--- EXERCISE TEXT Enclosed Below ---
In conversation with Elly Truesdell, co-founder and managing partner of New Fare Partners.

Most venture capital fund managers have backgrounds in finance that guide them to successful investments. For Elly Truesdell, the founder and managing partner of early stage venture fund New Fare Partners, it's a 15-year career in the natural food space that allows her to pick winners. She spent a decade working at Whole Foods Market, launching hundreds of consumer brands in grocery stores and building an expansive network of food industry titans—so she has access to deals that a MBA graduate wouldn’t dream of.

Elly first realized her expertise would translate to the finance world when she was recruited to work at a venture fund called Almanac. Once she saw the special value in her experience, she and her co-founder Hallie Bonnar established New Fare Partners with the goal of investing exclusively in food and beverage companies. “Hallie and I built what we thought was a pretty unique thesis around the future of food and what we think the modern eater demands from brands,” she says. “We're an investment vehicle, but we live and breathe food.”

Here, Elly explains how New Fare Partners is different from other venture funds, how her decade at Whole Foods prepared her for this role, and how she got into the food industry in the first place.

Mast Journal: How exactly does a venture fund like New Fare Partners work?

Elly Truesdell: It's always great when you have the chance to distill this down because I shouldn't ever take for granted that people know how these things work. With a venture fund, my job and objective is to first raise money from a variety of limited partners or investors. Limited partners, which we call LPs, invest in New Fare with an understanding of the strategy of what we expect to deploy at what stage. For us, it's early stage. And if you decide to invest with us, then you're accepting that we, New Fare, and me, as general partner, will take that money and invest it on your behalf across a variety of businesses.

In a lot of early stage venture funds, that often means investing in 40 companies. We are more specialized and what we call a higher conviction venture fund, in that we invest in fewer businesses and that we expect to see a return and we follow on in the businesses that are doing especially well. So we've made nine investments to date. We typically invest between $500,000 to a million, sometimes 1.5 million, into these companies with our first investment. 

The reason that LPs or investors are interested in coming in is they believe in our expertise, our specialty, and our ability to see deal flow, and also the variety and quantity of investment deals. Based on my time at Whole Foods, my whole life is just seeing young companies and their pitch decks. So we see hundreds, thousands of deals a year, and that's something that LPs find attractive, having such a close connection to the entrepreneur founder orbit.

They also believe that we're going to pick winners and make good bets, but they are diversifying their risk. We expect to invest in between 16 and 20 companies in the life of this fund, which is a $20 million fund. And there's always an expectation that not all of those companies are going to see a return or see some major outcome, but rather you're spreading your money around and hopefully taking risks where you should and balancing the portfolio to get there. That's really why a person would invest with us because of our expertise and specialty, our access to deals, and our diversity and variety of investments. 

MJ: Oh, that was a perfect explanation. That actually does make a lot of sense. Thank you. And are you able to share what companies that you've invested in?
--- End of Enclosed EXERCISE TEXT ---
--- DATA BLOCK Enclosed Below ---
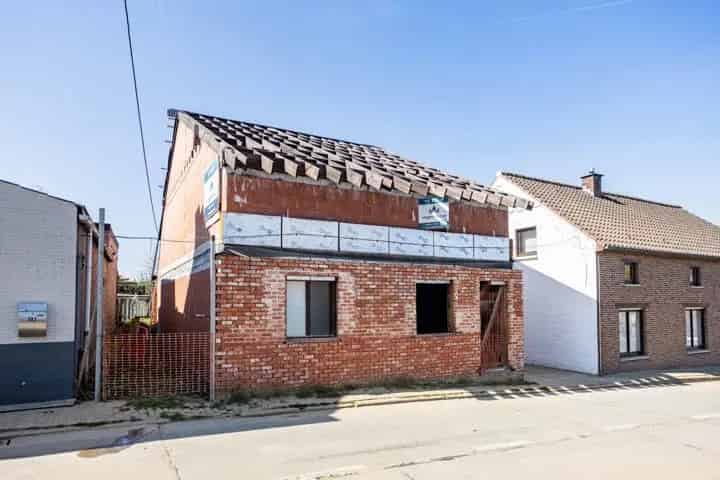 Bouwgrond en Huis te Koop in Wambeek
--- End of Enclosed DATA BLOCK ---
▶ _WORK INSTRUCTION A_: In the New Fare Partners interview, change "nine" to "ten" and write out the passage from "In a lot of" up to and including "our first investment.".
▶ _WORK INSTRUCTION B_: List every company or organization named in the New Fare Partners interview.

▶ _YOUR RESPONSE A_:
In a lot of early stage venture funds, that often means investing in 40 companies. We are more specialized and what we call a higher conviction venture fund, in that we invest in fewer businesses and that we expect to see a return and we follow on in the businesses that are doing especially well. So we've made ten investments to date. We typically invest between $500,000 to a million, sometimes 1.5 million, into these companies with our first investment.

▶ _YOUR RESPONSE B_:
New Fare Partners
Whole Foods Market
Almanac
Mast Journal